Here are two high-dividend stocks that boast businesses that have the potential to take off in the near term.
“True investors will do better if they forget about the stock market and focus on their own dividend yield and the performance of their companies.” – Benjamin Graham
With this in mind, here are two companies with high dividend yields, improved management, and potential for future growth that income investors should pay close attention to. United Parcel Service (UPS 0.41%) and LTC Properties Inc. (LTC -0.20%). ).
Return to growth
UPS is one of the largest companies in the world. We provide a wide range of logistics solutions to customers in more than 200 countries and regions. Wall Street may have low expectations for UPS right now, but that doesn’t mean income investors should shy away from stocks that offer solid dividends and the potential for recovery in the near term. The stock has lagged the rest of the market as customers have moved to lower-cost shipping options, hurting the company’s finances.
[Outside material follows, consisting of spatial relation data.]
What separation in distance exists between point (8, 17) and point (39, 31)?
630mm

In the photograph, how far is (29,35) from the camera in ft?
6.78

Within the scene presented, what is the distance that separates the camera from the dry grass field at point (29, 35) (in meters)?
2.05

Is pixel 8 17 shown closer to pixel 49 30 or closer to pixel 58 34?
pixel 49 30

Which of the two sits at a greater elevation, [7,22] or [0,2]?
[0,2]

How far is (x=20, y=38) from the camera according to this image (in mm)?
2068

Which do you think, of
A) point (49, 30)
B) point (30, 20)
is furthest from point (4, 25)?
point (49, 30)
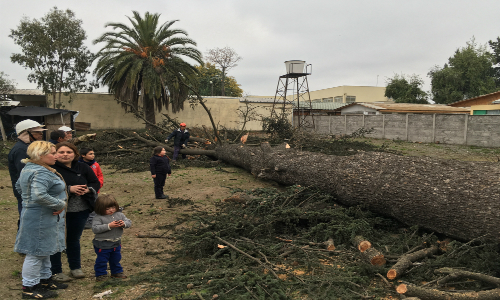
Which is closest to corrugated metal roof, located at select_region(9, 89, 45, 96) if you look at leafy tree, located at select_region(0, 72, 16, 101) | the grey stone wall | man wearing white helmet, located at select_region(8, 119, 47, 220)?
leafy tree, located at select_region(0, 72, 16, 101)

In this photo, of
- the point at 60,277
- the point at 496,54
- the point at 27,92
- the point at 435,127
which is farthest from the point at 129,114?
the point at 496,54

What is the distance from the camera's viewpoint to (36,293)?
A: 10.5ft

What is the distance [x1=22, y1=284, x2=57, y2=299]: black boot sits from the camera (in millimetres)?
3198

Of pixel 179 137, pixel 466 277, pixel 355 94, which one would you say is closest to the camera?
pixel 466 277

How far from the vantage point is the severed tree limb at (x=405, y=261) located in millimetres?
3393

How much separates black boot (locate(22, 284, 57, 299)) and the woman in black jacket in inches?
12.2

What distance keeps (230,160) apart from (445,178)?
21.4 ft

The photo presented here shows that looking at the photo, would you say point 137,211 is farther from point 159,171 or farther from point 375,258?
point 375,258

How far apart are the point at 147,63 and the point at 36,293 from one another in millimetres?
20170

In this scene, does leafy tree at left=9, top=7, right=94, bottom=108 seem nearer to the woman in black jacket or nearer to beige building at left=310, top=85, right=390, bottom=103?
the woman in black jacket

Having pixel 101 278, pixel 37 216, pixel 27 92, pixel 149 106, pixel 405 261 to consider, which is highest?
pixel 27 92

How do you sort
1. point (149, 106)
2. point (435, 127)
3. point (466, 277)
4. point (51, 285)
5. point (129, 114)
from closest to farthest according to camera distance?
point (466, 277)
point (51, 285)
point (435, 127)
point (149, 106)
point (129, 114)

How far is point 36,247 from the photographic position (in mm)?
3219

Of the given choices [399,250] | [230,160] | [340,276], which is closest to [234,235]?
[340,276]
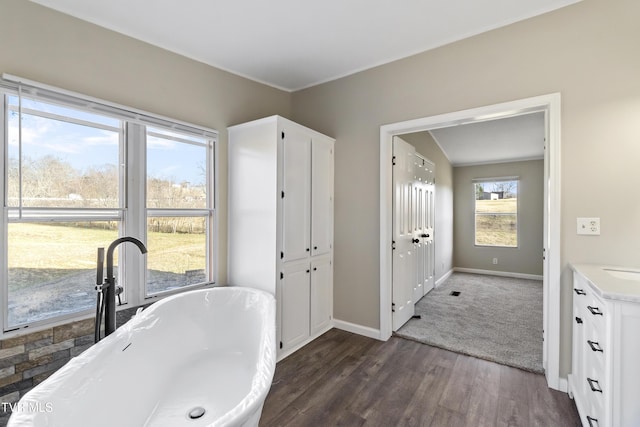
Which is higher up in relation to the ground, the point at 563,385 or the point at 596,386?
the point at 596,386

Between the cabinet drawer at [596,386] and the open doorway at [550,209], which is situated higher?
the open doorway at [550,209]

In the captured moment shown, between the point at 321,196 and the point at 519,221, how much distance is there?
16.1ft

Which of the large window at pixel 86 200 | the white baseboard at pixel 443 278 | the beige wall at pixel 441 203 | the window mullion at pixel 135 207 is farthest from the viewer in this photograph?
the white baseboard at pixel 443 278

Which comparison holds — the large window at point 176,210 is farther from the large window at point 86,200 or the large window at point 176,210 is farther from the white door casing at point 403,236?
the white door casing at point 403,236

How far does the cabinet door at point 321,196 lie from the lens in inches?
114

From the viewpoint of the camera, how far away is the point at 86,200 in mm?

In fact, while consolidated sales in the second quarter decreased by 1.1% year-on-year, consolidated operating profit decreased by a staggering 30.1% compared to the second quarter of 2023. Adjusted diluted earnings per share also decreased by a significant 29.5%.
But something else happened that caught the attention of investors. The second quarter could be a turning point, as UPS returned to volume growth in the U.S. for the first time in nine quarters. Trends don’t emerge in one quarter, but it’s certainly a change in pace that’s worth keeping an eye on going forward.
UPS also moved to acquire Mexican delivery company Estafeta in July. The acquisition is expected to close by the end of 2024 and will support UPS’ operations as Mexico’s role in global trade continues to grow.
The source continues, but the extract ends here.